In fact Lewis was not at that moment considering the stubbornness of his chief at all; he was contemplating with great distaste the orders he had just received.
'But do you think it's proper to do it this way, sir?'
'I doubt it," said Morse.
'But it's not legal, surely?'
'Probably not.'
'But you want me to do it.' Morse ignored the non-question. 'When?'
'You'd have to make sure he was out first.'
'How do you suggest. .?'
Morse interrupted him. 'Christ man, you're not in apron strings. Use your nous!'
Lewis felt angry as he walked across to the canteen and ordered a cup of coffee. 'What's the matter, Sarge?' Constable Dickson was eating again.

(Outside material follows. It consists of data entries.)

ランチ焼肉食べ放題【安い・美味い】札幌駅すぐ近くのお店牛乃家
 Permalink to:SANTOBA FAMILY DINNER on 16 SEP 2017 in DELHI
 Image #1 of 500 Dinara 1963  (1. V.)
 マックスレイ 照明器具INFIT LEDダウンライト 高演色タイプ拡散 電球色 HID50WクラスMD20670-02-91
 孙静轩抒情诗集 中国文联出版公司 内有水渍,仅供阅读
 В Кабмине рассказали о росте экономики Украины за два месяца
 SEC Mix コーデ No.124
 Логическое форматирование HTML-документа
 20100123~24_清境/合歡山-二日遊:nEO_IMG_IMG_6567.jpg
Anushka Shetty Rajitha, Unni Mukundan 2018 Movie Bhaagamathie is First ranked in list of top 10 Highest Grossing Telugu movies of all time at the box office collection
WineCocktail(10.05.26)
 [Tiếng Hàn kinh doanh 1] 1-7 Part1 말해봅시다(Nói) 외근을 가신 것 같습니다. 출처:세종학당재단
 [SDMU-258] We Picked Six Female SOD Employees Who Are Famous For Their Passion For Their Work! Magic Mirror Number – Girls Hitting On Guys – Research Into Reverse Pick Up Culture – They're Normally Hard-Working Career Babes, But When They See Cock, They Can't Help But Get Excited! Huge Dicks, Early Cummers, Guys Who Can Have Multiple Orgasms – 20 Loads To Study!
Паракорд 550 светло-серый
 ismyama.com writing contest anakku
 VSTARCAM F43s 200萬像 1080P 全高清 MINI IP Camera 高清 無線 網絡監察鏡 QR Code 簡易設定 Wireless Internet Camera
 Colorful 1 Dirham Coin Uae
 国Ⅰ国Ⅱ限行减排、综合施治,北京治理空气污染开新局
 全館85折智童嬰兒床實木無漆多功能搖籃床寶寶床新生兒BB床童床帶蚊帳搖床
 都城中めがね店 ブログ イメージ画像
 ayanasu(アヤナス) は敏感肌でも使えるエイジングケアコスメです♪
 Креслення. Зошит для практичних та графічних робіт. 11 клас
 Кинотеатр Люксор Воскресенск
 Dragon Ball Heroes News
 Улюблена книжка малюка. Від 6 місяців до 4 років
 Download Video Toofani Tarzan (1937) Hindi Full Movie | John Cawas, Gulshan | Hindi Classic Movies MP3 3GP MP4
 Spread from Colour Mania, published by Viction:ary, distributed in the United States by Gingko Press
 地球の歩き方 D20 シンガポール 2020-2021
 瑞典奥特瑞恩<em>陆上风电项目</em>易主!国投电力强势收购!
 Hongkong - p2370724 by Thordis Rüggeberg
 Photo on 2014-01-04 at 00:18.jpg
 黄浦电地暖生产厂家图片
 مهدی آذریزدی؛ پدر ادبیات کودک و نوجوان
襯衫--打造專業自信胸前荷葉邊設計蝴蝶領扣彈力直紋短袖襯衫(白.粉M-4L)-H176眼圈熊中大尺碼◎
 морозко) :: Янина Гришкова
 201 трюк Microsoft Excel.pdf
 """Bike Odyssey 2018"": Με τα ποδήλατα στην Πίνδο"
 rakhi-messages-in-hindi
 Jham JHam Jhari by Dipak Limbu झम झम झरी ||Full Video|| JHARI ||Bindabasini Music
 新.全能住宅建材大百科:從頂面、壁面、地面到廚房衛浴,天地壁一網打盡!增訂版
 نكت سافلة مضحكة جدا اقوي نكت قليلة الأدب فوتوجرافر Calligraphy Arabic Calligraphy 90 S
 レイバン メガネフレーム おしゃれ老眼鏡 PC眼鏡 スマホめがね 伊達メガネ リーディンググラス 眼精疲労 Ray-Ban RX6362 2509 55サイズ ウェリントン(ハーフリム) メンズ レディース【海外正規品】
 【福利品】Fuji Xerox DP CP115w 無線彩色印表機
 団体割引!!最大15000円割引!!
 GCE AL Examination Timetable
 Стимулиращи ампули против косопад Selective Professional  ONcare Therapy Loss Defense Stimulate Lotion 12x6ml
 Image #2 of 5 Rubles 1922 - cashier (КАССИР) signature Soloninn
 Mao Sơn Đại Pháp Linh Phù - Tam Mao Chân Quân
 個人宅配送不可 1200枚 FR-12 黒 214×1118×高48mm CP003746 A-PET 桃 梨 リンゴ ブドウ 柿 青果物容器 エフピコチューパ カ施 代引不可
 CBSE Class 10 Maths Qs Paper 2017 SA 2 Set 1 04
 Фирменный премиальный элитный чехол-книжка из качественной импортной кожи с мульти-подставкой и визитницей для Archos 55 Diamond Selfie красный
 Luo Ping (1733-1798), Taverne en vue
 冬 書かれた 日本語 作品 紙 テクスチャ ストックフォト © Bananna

'That bloody man Morse — that's what's the matter,' muttered Lewis, setting down his cup with such vigour that half the contents slopped messily into the saucer.
'I see you like your coffee half and half, Sarge,' said Dickson. 'Half in the cup and half in the saucer.' He was highly amused.
McPherson walked in and ordered coffee. 'Solved the murder yet, Sergeant?'
'No we bloody haven't," snapped Lewis. He got up and left the grey-looking apology untouched half in the cup and half in the saucer.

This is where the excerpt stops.